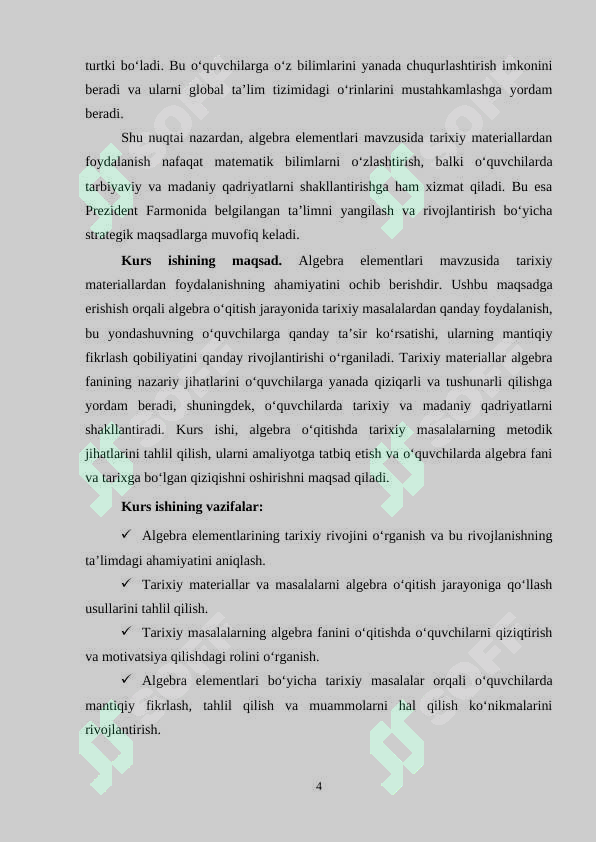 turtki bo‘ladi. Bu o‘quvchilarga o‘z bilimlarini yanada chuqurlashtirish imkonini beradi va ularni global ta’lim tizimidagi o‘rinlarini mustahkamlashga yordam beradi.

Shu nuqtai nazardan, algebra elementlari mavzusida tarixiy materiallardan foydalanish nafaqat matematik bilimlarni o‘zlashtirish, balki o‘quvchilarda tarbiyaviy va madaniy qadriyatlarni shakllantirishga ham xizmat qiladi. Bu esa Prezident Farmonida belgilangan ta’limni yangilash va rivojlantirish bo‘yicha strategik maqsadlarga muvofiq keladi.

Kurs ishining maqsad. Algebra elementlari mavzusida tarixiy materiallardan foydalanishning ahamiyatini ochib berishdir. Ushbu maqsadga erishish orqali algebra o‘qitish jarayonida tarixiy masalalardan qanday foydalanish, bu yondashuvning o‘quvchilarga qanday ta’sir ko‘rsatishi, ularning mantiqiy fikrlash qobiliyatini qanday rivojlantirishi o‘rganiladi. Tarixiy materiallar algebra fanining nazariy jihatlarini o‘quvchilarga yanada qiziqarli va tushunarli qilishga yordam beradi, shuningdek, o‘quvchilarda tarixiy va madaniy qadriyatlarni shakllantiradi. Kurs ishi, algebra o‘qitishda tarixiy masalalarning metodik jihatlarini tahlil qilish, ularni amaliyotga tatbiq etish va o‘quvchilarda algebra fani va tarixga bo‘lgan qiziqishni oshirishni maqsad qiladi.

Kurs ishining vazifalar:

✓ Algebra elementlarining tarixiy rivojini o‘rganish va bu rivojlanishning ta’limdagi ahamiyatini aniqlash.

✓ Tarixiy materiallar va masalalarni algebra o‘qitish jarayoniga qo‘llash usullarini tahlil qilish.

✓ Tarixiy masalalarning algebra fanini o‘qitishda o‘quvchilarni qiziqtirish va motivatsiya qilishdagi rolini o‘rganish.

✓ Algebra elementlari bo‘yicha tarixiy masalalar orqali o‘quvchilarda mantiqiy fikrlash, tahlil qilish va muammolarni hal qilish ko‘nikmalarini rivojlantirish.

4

-------------------------

◆ EXERCISE REQUIREMENTS
No line before the one containing "ta’limdagi ahamiyatini aniqlash." should be copied; restate that line and all the rest through the end of the data above word for word.

◆ REPLY TO THE TASK
✓ Algebra elementlarining tarixiy rivojini o‘rganish va bu rivojlanishning ta’limdagi ahamiyatini aniqlash.

✓ Tarixiy materiallar va masalalarni algebra o‘qitish jarayoniga qo‘llash usullarini tahlil qilish.

✓ Tarixiy masalalarning algebra fanini o‘qitishda o‘quvchilarni qiziqtirish va motivatsiya qilishdagi rolini o‘rganish.

✓ Algebra elementlari bo‘yicha tarixiy masalalar orqali o‘quvchilarda mantiqiy fikrlash, tahlil qilish va muammolarni hal qilish ko‘nikmalarini rivojlantirish.

4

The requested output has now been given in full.